> TASK BRIEF: Reproduce, word for word, the stretch of items from the line containing "How far is the" through the end of the items, and output nothing else.
>> Start RECORDS TO PROCESS
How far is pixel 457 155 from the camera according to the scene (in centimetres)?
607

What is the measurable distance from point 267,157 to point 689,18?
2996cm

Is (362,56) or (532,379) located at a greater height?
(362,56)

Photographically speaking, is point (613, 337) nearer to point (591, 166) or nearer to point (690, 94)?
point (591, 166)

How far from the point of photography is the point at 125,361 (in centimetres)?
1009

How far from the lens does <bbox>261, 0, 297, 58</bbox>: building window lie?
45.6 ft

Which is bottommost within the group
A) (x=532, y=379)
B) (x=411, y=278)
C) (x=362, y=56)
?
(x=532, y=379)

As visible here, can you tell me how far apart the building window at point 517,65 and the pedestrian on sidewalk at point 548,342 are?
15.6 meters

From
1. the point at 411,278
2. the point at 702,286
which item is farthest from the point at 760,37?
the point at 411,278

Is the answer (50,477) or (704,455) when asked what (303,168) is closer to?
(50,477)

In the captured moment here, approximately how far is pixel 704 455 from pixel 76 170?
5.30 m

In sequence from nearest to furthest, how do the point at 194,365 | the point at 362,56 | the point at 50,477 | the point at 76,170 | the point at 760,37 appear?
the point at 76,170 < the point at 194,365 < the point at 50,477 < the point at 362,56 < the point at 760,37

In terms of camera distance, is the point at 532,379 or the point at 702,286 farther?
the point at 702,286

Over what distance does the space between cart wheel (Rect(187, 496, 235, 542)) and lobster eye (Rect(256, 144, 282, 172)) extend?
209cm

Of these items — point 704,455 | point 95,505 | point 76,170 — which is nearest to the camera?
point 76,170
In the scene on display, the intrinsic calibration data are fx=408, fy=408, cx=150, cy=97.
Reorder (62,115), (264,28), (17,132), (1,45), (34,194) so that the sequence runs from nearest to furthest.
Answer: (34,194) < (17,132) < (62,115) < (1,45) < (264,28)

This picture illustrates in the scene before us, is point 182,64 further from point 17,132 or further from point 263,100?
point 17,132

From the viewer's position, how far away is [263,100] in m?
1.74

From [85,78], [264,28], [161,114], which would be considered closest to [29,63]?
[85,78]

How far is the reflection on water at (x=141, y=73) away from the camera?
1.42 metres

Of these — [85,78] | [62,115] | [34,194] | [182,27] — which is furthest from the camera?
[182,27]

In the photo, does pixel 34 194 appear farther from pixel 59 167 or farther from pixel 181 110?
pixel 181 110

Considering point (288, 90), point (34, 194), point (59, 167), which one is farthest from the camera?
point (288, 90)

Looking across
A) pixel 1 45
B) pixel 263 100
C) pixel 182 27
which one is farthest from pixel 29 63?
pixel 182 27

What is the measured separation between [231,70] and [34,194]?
>> End RECORDS TO PROCESS
> FINISHED ANSWER:
How far is the reflection on water at (x=141, y=73) away from the camera?
1.42 metres

Of these — [85,78] | [62,115] | [34,194] | [182,27] — which is furthest from the camera?
[182,27]

In the photo, does pixel 34 194 appear farther from pixel 59 167 or farther from pixel 181 110?
pixel 181 110

Considering point (288, 90), point (34, 194), point (59, 167), which one is farthest from the camera?
point (288, 90)

Looking across
A) pixel 1 45
B) pixel 263 100
C) pixel 182 27
which one is farthest from pixel 29 63?
pixel 182 27

What is the measured separation between [231,70] and [34,194]?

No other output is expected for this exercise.